== TASK ==
Under this line is a listing; return exactly the lines starting at the one with "Understand the method" and running down to the one with "NICE MATERIALS", and leave out its pictures.

• • • •

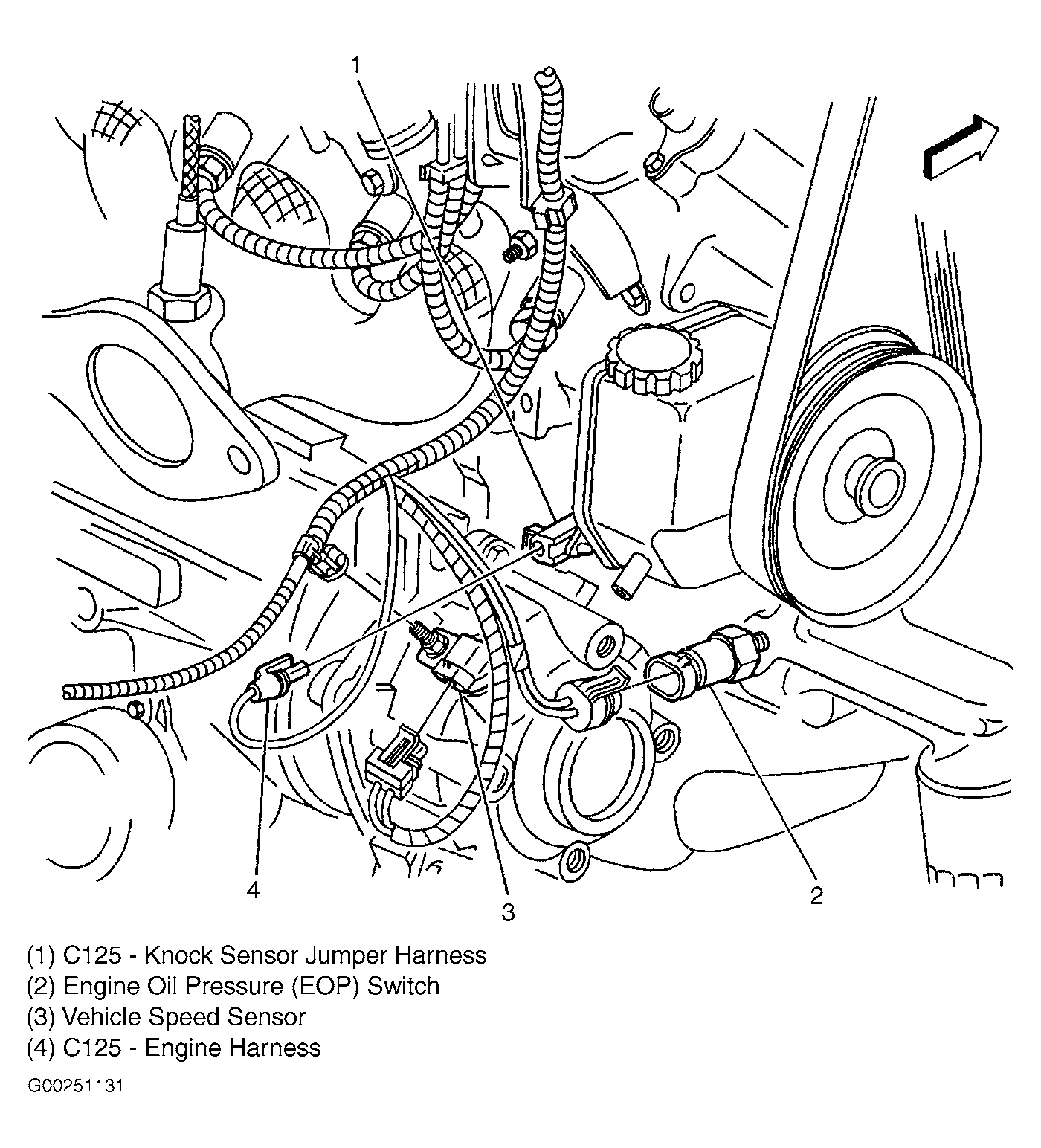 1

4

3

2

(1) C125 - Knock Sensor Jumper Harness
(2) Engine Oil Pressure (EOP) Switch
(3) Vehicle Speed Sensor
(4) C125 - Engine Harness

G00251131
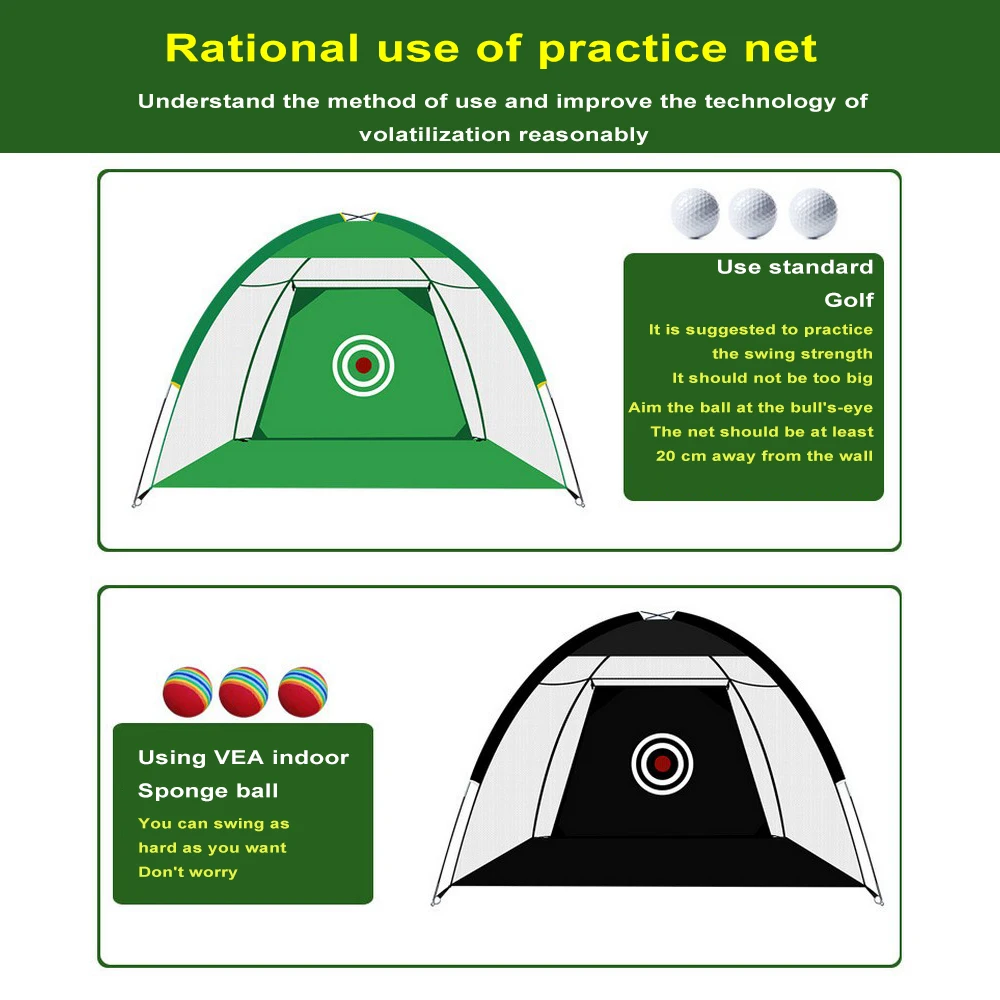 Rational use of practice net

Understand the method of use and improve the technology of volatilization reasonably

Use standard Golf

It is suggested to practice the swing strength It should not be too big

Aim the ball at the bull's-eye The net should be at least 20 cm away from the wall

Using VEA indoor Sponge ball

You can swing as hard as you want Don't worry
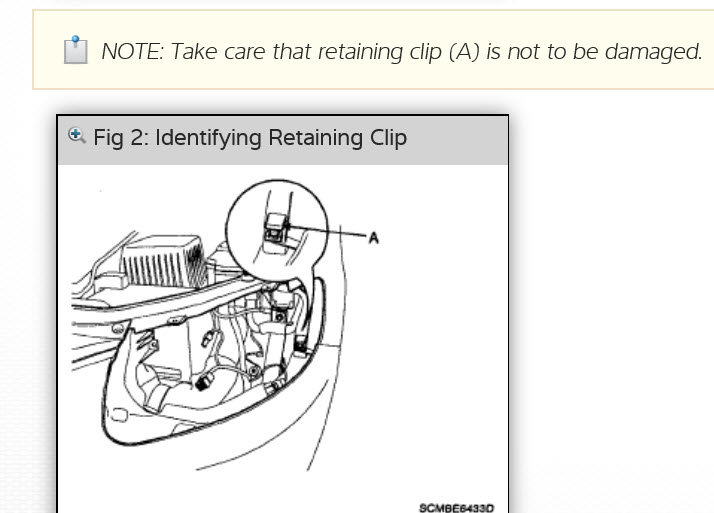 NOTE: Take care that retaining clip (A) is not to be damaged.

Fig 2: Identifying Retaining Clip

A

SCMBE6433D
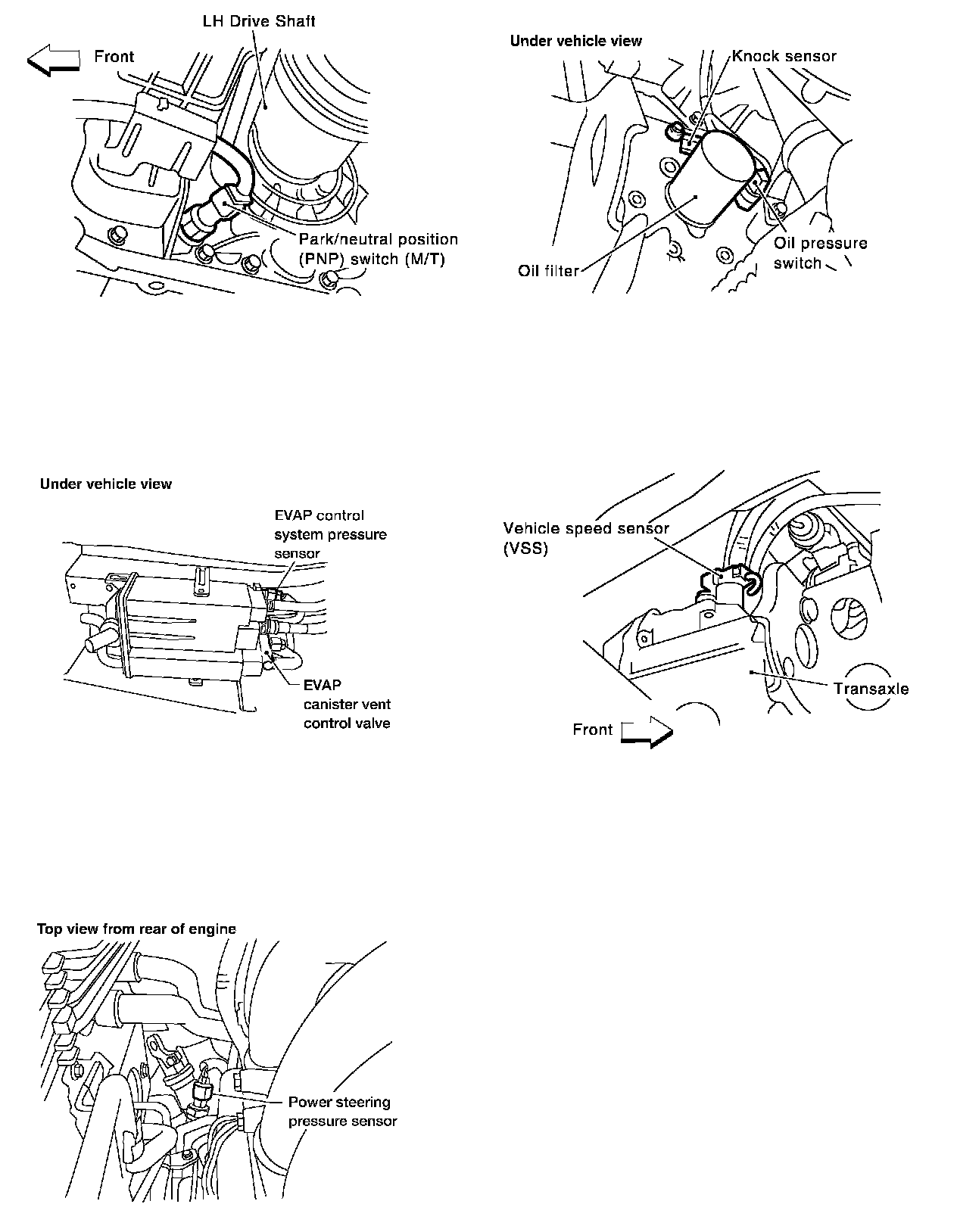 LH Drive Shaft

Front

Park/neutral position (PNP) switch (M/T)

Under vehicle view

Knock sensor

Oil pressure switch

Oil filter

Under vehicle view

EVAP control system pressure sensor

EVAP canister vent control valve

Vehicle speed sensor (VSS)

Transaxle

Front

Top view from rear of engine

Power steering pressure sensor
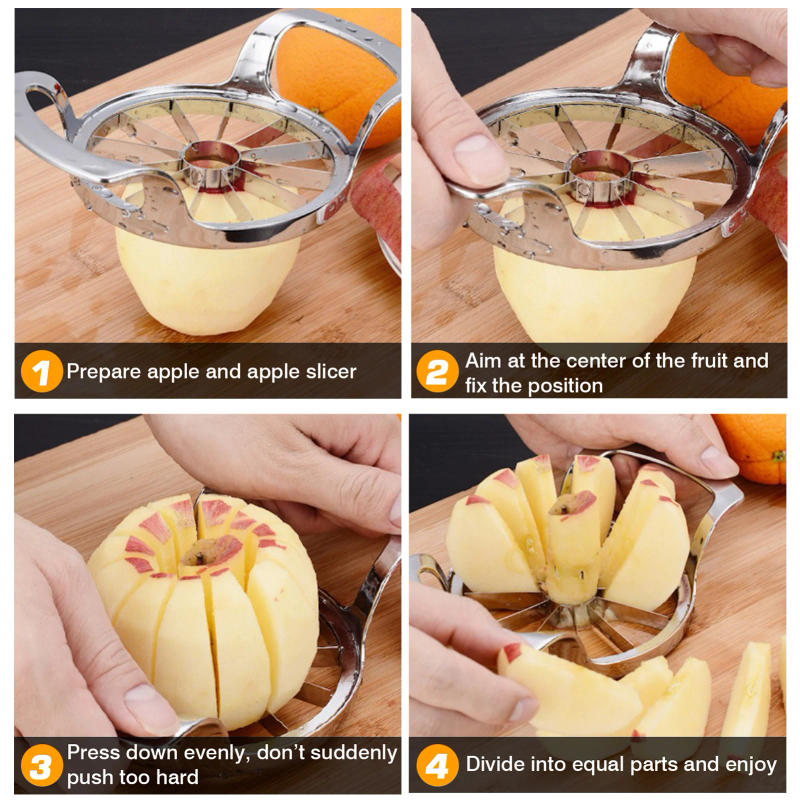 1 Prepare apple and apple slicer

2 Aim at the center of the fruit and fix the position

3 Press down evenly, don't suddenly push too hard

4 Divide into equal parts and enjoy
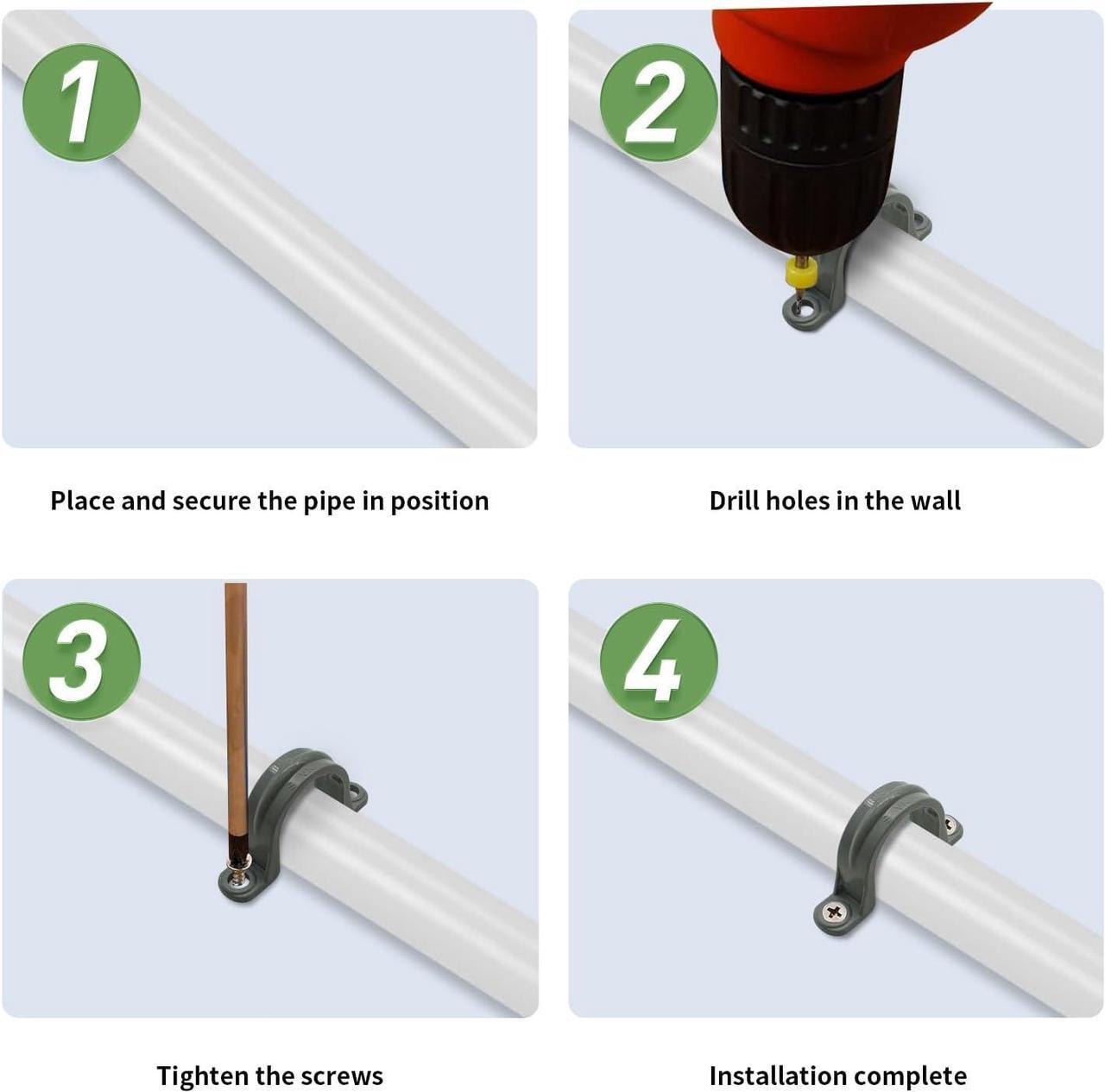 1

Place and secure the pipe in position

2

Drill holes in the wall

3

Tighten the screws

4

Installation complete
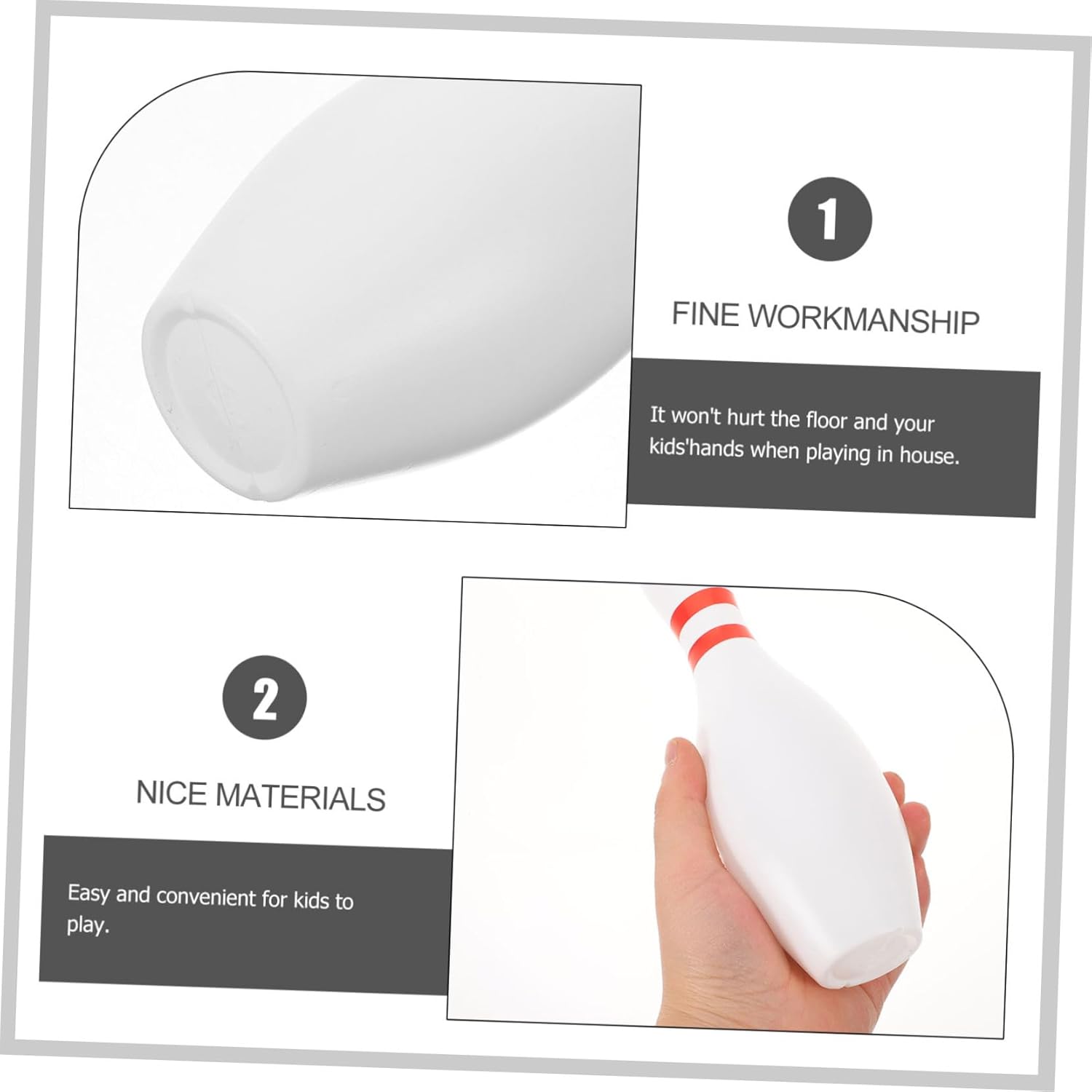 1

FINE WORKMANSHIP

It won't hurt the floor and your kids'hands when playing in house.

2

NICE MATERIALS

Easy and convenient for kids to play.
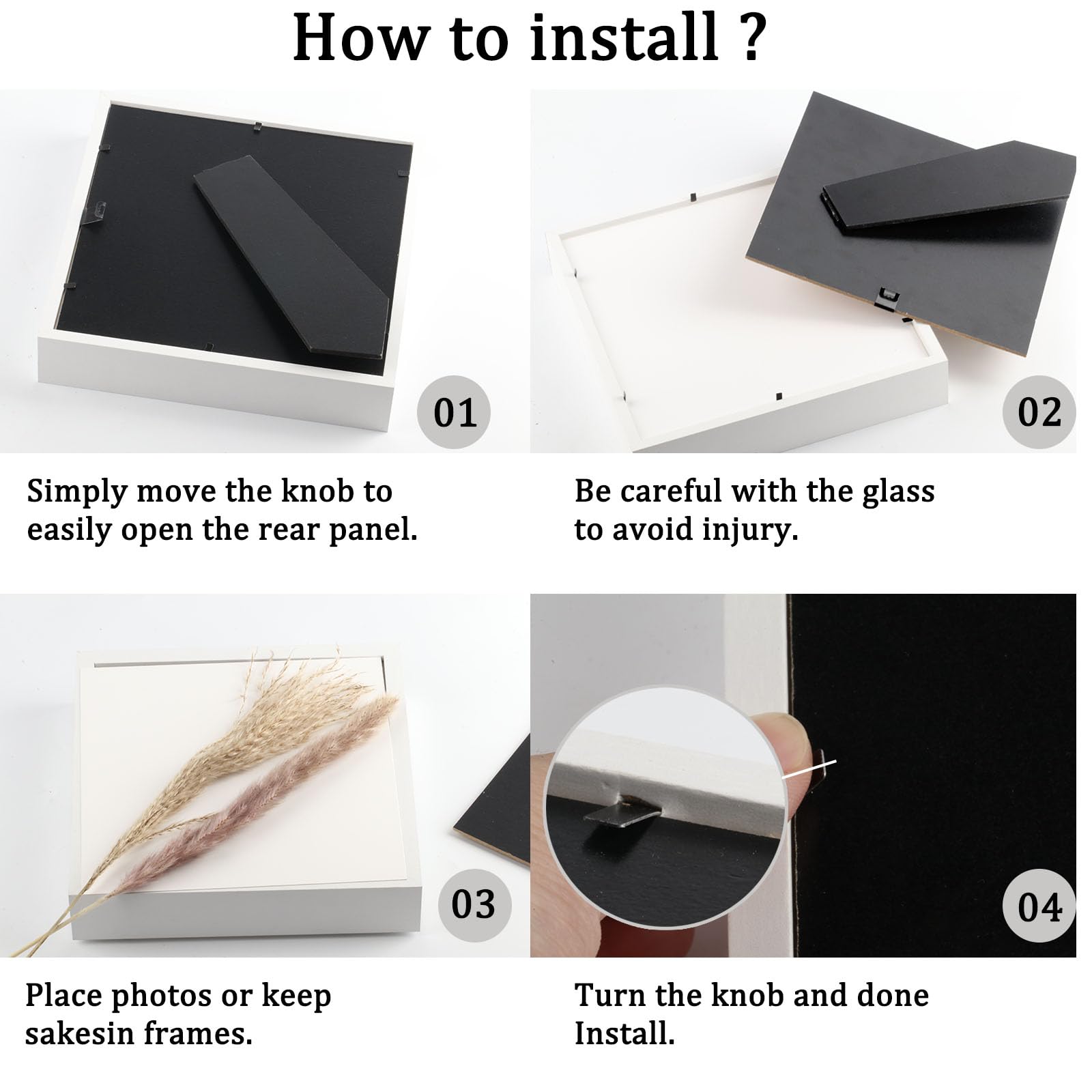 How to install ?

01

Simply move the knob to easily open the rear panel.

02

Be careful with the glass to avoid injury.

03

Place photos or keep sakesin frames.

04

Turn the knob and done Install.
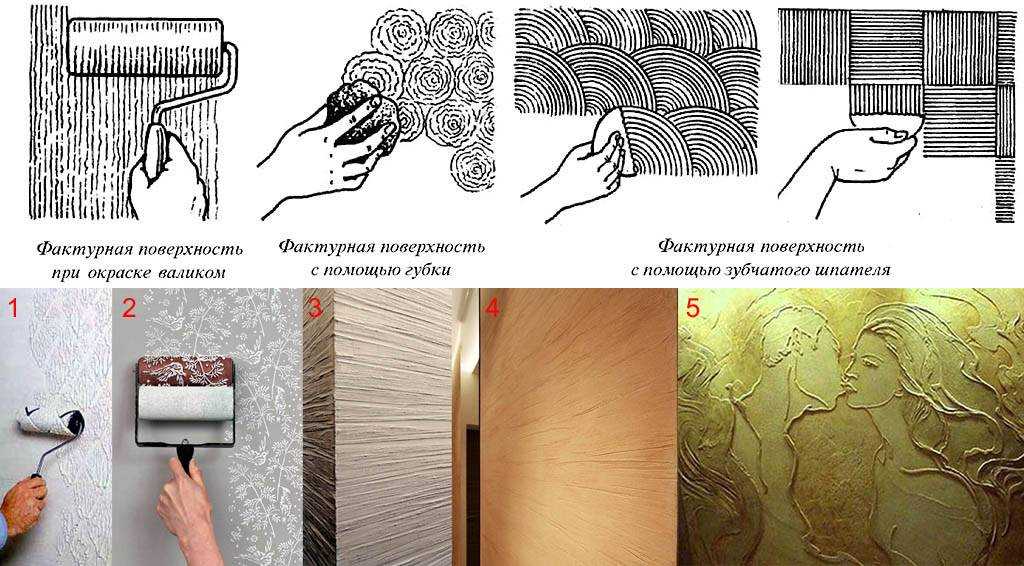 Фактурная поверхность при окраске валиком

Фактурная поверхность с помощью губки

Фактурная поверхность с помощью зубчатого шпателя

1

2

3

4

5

• • • •

== COMPLETED EXERCISE ==
Understand the method of use and improve the technology of volatilization reasonably

Use standard Golf

It is suggested to practice the swing strength It should not be too big

Aim the ball at the bull's-eye The net should be at least 20 cm away from the wall

Using VEA indoor Sponge ball

You can swing as hard as you want Don't worry
 NOTE: Take care that retaining clip (A) is not to be damaged.

Fig 2: Identifying Retaining Clip

A

SCMBE6433D
 LH Drive Shaft

Front

Park/neutral position (PNP) switch (M/T)

Under vehicle view

Knock sensor

Oil pressure switch

Oil filter

Under vehicle view

EVAP control system pressure sensor

EVAP canister vent control valve

Vehicle speed sensor (VSS)

Transaxle

Front

Top view from rear of engine

Power steering pressure sensor
 1 Prepare apple and apple slicer

2 Aim at the center of the fruit and fix the position

3 Press down evenly, don't suddenly push too hard

4 Divide into equal parts and enjoy
 1

Place and secure the pipe in position

2

Drill holes in the wall

3

Tighten the screws

4

Installation complete
 1

FINE WORKMANSHIP

It won't hurt the floor and your kids'hands when playing in house.

2

NICE MATERIALS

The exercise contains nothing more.